Syllabus⇝
Students will participate in a series of workshop activities that address challenges for quickly embodying concepts, and addressing them through lived experiences.
Throughout the week, students will engage in early and easy making processes. They will address experiences of these things through the body. Each student will move through: · Lo-fi version of their project/concept · Different time scales · Move from speculation to having a component of reality for their concept.
On the final day students will present an embodied concept.
Deliverables⇝
Research artifacts, lo-fi version of project/concept, personal reflection.
Faculty⇝
Oscar Tomico is associate professor at the Department of Industrial Design at Eindhoven University of Technology on Design Research Methodologies for Posthuman Sustainability. His research revolves around 1st Person Perspectives to Research through Design at different scales (bodies, communities and socio-technical systems). Ranging from developing embodied ideation techniques for close or on the body applications (e.g. soft wearables), contextualized design interventions to situate design practice in everyday life, exploring the impact of future local, distributed, open and circular socio-technical systems of production, or experimenting with cohabitation as a posthuman approach to multi-species design.

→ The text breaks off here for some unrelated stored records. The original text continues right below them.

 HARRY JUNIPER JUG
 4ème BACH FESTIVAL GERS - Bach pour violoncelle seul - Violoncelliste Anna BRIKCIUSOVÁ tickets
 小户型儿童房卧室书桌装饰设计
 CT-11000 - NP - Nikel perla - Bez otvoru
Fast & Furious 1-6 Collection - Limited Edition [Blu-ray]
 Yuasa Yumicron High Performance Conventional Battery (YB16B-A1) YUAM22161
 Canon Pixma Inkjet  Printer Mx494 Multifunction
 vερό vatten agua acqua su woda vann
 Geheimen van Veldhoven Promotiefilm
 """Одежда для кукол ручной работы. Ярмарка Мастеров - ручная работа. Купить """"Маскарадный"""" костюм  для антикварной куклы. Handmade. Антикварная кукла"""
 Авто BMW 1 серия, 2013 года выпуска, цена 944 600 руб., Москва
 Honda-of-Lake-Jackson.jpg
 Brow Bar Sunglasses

Kristina Andersen is associate professor at the Future Everyday cluster of the Department of Industrial Design. Her work is concerned with how we can allow each other to imagine our possible technological futures through digital craftsmanship and collaborations with semi intelligent machines in the context of material practices of soft fiber-based things. How can we innovate, design and act around that which is yet to be imagined? Who gets to drive innovation processes? And how can we reframe our methodologies to include the complex cultural, political, and personal aspects of life? Can we approach this through making (and thinking) about technology, communities and materials as a way to construct visions of the unknown?

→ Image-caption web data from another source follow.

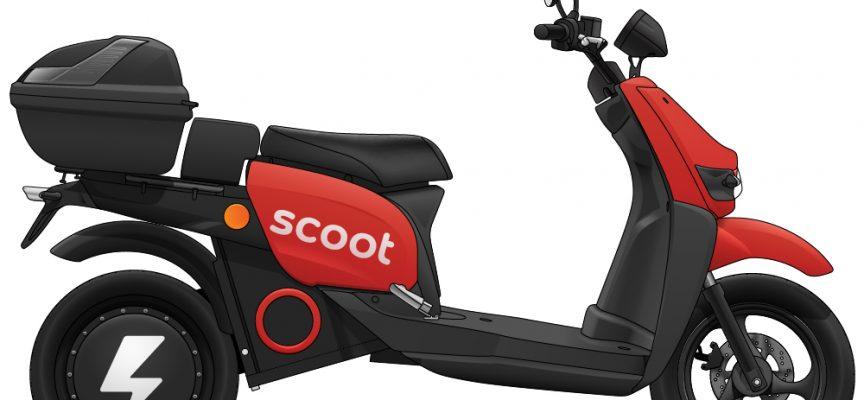 La empresa de vehículos eléctricos Scoot creará 60 empleos este 2018 en #Barcelona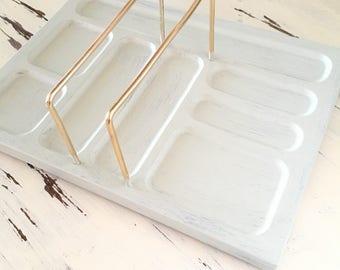 Hand Painted Vintage Dresser Valet, Wooden Jewelry Valet, Men's Grey Wash Dresser Organizer, Gift Idea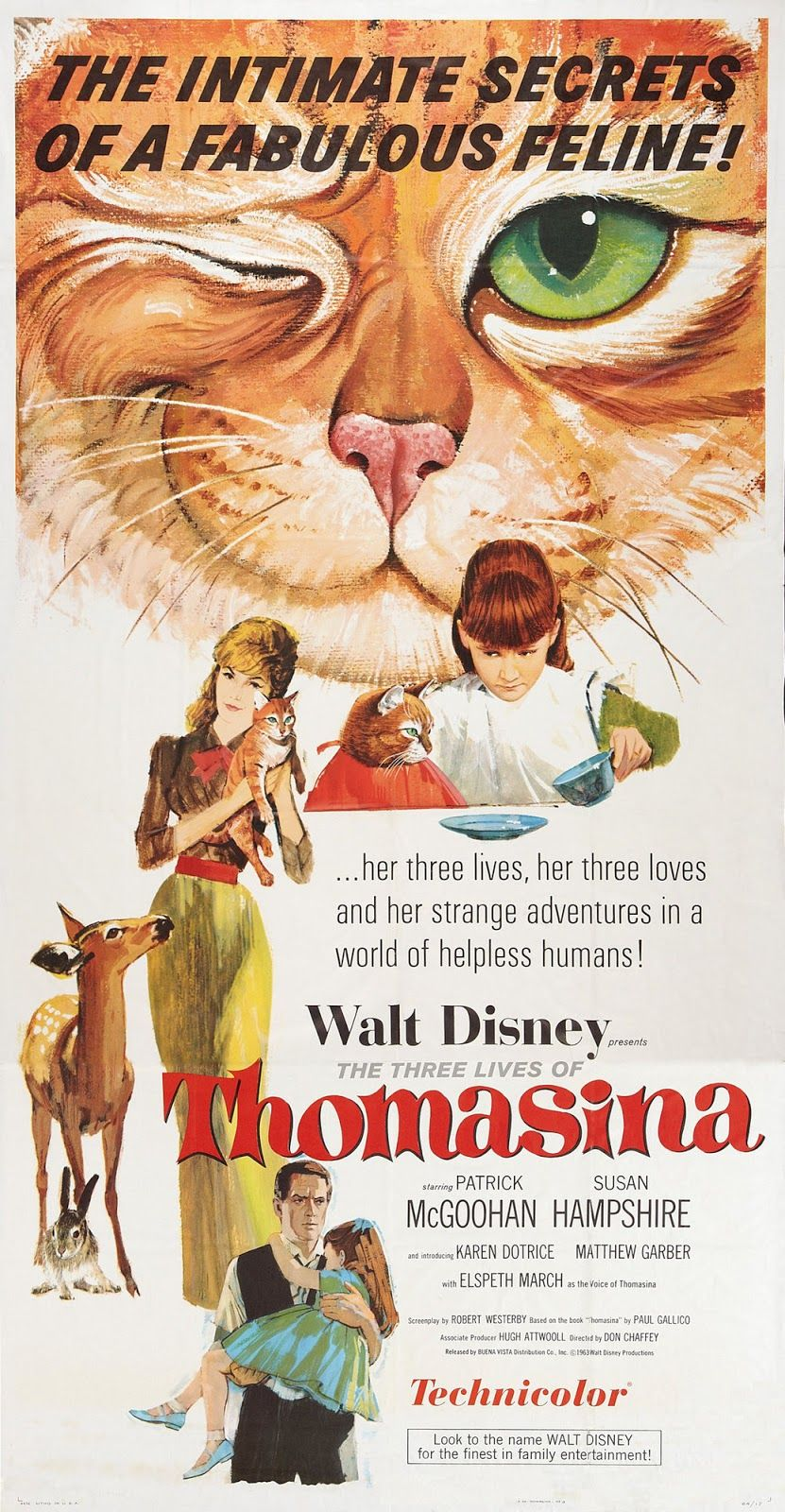 The Three Lives Of Thomasina The Three Lives Of Thomasina Images Pictures Photos Icons And Wallpapers Strange Adventure Disney Posters Disney Live Action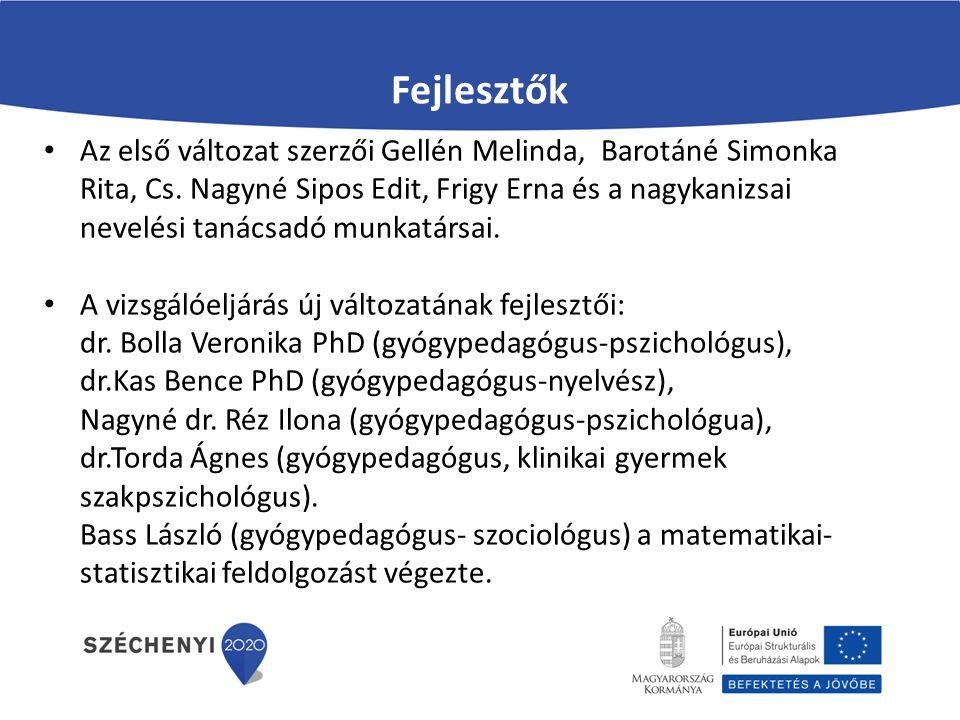 Fejlesztők Az első változat szerzői Gellén Melinda, Barotáné Simonka Rita, Cs. Nagyné Sipos Edit, Frigy Erna és a nagykanizsai nevelési tanácsadó munk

Andersen was based at STEIM for 14 years, she was part of the Making Things Public art research program at the Gerrit Rietveld Academie and lead the Instruments and Interfaces master’s degree program at the Royal Conservatoire in The Hague. She is a longstanding advisor of the Stimuleringsfonds Creatieve Industrie, and currently acts as expert reviewer for H2020, ICT and FET for both application and project reviews. Andersen co-chaired the CHI art 2018, CHI Design paper track 2019 and 2020, and DIS pictorials 2019.
Angella currently works as a Lecturer for the M.Sc. Digital Design (MDD) programme at the Amsterdam University of Applied Sciences (AUAS), and as a Researcher for both the Fashion Research & Technology (FRT) and Civic Interaction Design (CIxD) groups at AUAS. Angella holds a doctorate degree from the Eindhoven University of Technology and Signify Research (formerly Philips Lighting Research) as a Marie Skłodowska-Curie doctoral fellow with ArcInTex ETN. Since 2007, Mackey’s design practise has investigated wearable technologies in art, research and commercial contexts. She has designed hyper-functional garments in a wide range of industries, from medical to commercial space flight, and lectured in various settings on the design challenges for integrating electronics into fashion. Most notably, she founded Vega Wearable Light, a line of illuminated outerwear for style-conscious cyclists from 2010-2014 in Gothenburg, Sweden.